## [Document text]

========

# [Howto] Power Management for your laptop using ACPI

## Earthwings

Battery lifetime is too short? Your laptop is getting too hot? Want to hibernate like in Windows? This howto might help you. It's was getting too big to put it here in the forums, but it's still just one click away.

Edit: It's now available at http://www.gentoo.org/doc/en/power-management-guide.xml

I'd appreciate some comments, additions, suggestions etc. Have fun  :Smile: 

For your convenience, here's a short outline of what is expecting you:

Power Management for Laptops in Gentoo Linux

Introduction

Prerequisites

-->    The BIOS part

-->    ACPI support for the kernel

-->    Creating a "battery" runlevel

CPU Power Management

LCD Power Management

Disk Power Management

Power Management for other devices

-->    Wireless Power Management

-->    USB Power Management

Sleep states: sleep, standby, suspend to RAM, hibernate, suspend to disk

Extending with Profiles

FAQ / TroubleshootingLast edited by Earthwings on Fri Mar 18, 2005 7:23 am; edited 6 times in total

----------

## bombcar

One way to make Gentoo know what it is booting into is to make the default runlevel very empty, and then all it does is decide if AC power is available, then boot to "acpower", but if only battery, boot to "battery"

========

## [Spatial questions based on scenes]
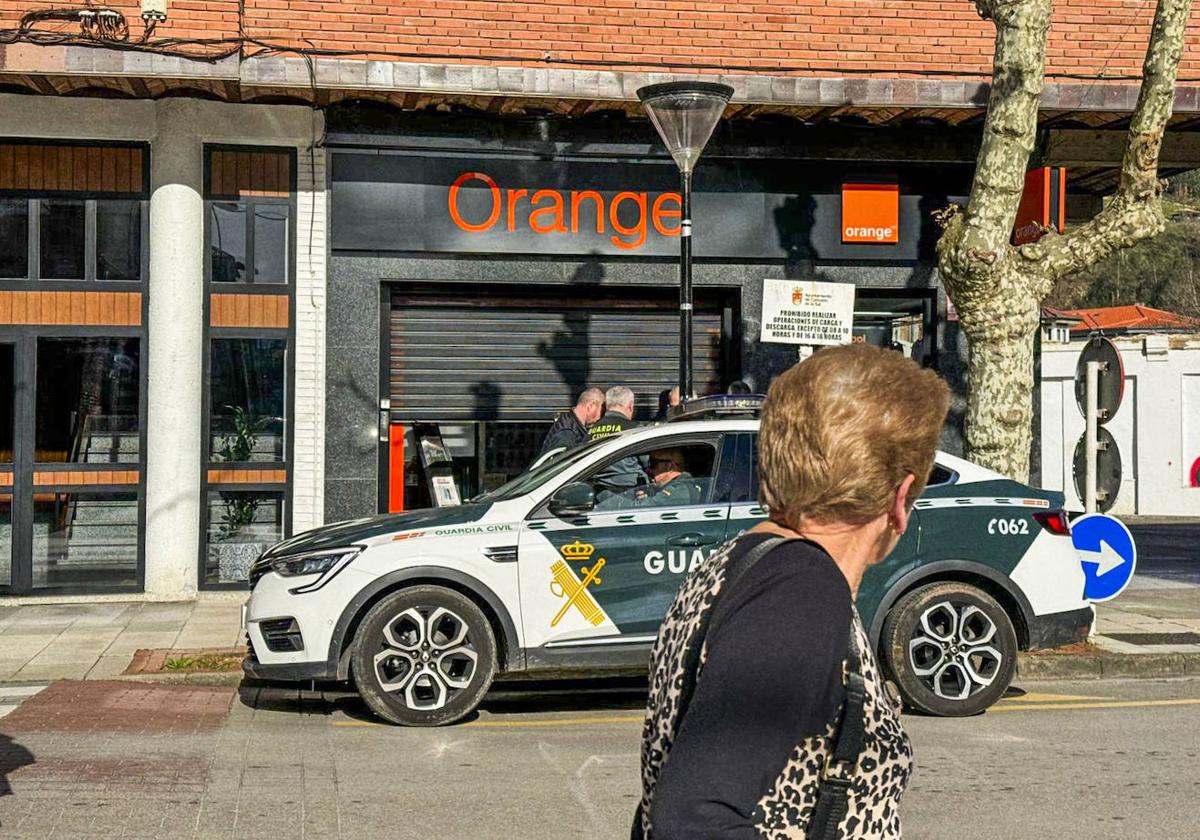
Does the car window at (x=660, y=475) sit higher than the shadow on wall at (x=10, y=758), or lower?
higher

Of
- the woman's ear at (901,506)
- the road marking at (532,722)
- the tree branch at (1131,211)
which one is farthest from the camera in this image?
the tree branch at (1131,211)

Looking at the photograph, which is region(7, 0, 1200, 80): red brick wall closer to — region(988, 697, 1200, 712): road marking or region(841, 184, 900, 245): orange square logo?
region(841, 184, 900, 245): orange square logo

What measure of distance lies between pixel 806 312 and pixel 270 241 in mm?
4811

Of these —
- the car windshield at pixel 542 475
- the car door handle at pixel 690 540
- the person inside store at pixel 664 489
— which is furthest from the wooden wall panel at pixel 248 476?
the car door handle at pixel 690 540

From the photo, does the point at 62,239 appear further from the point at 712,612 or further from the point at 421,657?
the point at 712,612

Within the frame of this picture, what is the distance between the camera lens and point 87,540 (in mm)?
13352

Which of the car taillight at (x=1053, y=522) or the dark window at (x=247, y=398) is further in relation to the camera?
the dark window at (x=247, y=398)

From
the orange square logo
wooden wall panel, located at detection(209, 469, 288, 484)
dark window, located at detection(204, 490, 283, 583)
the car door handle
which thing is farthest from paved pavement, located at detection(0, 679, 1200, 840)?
the orange square logo

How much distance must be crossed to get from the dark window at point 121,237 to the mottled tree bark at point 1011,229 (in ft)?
23.0

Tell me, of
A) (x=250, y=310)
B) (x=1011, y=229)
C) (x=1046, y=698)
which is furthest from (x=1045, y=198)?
(x=250, y=310)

========

## [Your instructions]
Quote the laptop power management thread above, starting at "# [Howto] Power" and ending at "one click away.".

## [Response to the exercise]
# [Howto] Power Management for your laptop using ACPI

## Earthwings

Battery lifetime is too short? Your laptop is getting too hot? Want to hibernate like in Windows? This howto might help you. It's was getting too big to put it here in the forums, but it's still just one click away.